This fearsome marine reptile could measure up to six meters and had an “imposing jaw and teeth.”

That Lorraine once resembled the Bahamas may seem… impossible. However, the analysis of fossils found almost 40 years ago proves that the French department did, several million years ago, resemble a completely different landscape from today. In 1983, in Montois-la-Montagne, near Joeuf, exceptional fossils were discovered, revealing the remains of a formidable marine reptile known as… Lorrainosaurus (in honor of the region in which it was found). If the discovery dates back a few decades, a recent report in the journal Nature tells us more about the precise identity of the animal, which was a “murderer of the seas”, according to scientists.
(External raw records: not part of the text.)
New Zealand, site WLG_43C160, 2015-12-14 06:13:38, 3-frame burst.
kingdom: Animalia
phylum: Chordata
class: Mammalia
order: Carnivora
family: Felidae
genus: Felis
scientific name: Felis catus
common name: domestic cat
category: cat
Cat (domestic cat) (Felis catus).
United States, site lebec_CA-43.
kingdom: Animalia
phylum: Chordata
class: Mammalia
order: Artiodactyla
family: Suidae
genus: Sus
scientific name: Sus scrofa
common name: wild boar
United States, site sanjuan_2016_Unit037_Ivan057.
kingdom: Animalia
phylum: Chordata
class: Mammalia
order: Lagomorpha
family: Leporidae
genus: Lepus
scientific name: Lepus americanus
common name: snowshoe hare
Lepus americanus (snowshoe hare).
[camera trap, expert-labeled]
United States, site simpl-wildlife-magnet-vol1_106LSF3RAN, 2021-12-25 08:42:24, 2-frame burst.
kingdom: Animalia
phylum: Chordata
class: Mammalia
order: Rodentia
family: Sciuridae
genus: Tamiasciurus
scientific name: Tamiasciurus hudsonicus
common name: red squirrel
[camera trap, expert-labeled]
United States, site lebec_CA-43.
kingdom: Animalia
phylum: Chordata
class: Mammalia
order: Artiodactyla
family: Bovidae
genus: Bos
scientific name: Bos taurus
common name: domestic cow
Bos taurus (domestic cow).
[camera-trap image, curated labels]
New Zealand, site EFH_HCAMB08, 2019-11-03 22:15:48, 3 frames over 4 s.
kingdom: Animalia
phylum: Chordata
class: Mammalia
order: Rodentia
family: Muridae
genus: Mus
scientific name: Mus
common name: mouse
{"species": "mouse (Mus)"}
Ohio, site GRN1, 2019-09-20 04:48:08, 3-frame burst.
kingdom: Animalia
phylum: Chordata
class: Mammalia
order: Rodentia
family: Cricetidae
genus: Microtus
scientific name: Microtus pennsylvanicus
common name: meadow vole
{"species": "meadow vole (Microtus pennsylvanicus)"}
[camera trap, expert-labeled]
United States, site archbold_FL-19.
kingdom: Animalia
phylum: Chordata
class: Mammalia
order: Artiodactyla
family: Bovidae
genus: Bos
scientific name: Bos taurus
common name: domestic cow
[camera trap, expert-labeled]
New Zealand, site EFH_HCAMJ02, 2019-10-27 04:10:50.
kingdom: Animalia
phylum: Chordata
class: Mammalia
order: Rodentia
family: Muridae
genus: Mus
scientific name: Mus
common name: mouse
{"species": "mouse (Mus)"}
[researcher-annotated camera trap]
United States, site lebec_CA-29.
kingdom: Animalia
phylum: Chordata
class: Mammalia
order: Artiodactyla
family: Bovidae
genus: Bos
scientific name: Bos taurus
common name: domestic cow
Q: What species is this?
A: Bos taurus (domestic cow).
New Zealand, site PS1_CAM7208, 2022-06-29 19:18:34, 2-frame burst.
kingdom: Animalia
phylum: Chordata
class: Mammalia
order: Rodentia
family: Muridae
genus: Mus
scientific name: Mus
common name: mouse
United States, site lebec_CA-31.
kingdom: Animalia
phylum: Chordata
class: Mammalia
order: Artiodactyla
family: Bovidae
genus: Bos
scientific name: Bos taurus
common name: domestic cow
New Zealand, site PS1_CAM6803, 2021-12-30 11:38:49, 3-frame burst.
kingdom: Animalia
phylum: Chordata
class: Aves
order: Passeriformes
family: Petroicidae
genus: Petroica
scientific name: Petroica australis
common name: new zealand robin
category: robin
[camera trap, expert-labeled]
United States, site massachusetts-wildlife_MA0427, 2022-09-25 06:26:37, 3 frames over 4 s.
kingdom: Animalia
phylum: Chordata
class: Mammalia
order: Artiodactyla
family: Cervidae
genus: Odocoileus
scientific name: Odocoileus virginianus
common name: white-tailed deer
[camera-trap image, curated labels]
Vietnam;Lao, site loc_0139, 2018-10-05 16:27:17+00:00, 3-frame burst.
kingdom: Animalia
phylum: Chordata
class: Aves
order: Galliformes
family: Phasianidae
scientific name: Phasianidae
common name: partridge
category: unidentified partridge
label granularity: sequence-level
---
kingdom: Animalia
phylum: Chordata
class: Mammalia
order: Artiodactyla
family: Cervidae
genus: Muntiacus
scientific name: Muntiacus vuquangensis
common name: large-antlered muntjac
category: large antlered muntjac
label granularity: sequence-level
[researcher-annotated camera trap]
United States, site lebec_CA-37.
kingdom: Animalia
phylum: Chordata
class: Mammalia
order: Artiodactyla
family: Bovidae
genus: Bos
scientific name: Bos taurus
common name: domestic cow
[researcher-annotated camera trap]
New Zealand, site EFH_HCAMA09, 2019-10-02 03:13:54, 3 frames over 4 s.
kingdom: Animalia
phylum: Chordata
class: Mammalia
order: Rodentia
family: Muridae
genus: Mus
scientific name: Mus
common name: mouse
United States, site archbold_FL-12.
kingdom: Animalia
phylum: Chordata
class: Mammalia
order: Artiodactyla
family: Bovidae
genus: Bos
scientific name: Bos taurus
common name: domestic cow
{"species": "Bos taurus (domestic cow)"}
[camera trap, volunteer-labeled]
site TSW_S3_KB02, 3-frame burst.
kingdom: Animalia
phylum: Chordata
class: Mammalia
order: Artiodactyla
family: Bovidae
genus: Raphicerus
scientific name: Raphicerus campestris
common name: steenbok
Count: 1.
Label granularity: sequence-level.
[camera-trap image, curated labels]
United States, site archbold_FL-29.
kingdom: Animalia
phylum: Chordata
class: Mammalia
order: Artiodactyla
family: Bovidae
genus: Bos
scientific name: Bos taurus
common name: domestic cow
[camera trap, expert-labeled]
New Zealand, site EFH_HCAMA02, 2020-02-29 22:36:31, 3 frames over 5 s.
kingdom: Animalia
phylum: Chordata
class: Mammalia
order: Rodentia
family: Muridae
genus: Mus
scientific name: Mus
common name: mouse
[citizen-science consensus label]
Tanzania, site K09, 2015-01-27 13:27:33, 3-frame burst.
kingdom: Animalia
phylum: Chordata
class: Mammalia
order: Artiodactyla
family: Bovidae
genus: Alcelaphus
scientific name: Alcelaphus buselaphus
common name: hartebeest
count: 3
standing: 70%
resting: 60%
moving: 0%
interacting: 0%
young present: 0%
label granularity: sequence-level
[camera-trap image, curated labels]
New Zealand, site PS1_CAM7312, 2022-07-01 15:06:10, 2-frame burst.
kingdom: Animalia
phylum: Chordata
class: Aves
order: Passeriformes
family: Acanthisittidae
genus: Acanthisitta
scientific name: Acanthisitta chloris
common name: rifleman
This pliosaur, a marine predator from the dinosaur era, measured up to six meters long, enough to make today’s sharks pale in comparison. Dating back 170 million years, this predator has been on display since its discovery at the Luxembourg National Museum of Natural History. According to Ben Thuy, paleontologist from the Luxembourg Natural History Museum, interviewed by France Bleu, the in-depth study of the fossils reveals unique characteristics of Lorrainosaurus: “It hunted other large animals, a deduction that can be do by observing its imposing jaw and teeth, designed to capture large prey.”

According to the specialist site Livescience, pliosaurs fed, among other things, on sharks, sea turtles and other plesiosaurs. Its immense jaws allowed it to devour all kinds of prey.

Lorraine itself, at the time of Lorrainosaurus, was “a kind of subtropical archipelago”, according to him. Evolving in a shallow sea which covered almost all of Jurassic France, with the exception of the Armorican Massif, the Ardennes and the Massif Central, the climate of the region was equivalent to that of… the present-day Bahamas. A surreal picture of a warm sea with coral reefs, today difficult to imagine when we think of Lorraine as we know it.

Although the Lorrainosaurus is a rare specimen, according to the researchers, the idea of ??discovering other similar fossils in other regions is not excluded. Experts say these gigantic marine reptiles traveled vast distances in search of prey, which could pave the way for new discoveries in Britain, Germany, Poland or even Madagascar, where rocks from the same era can be found.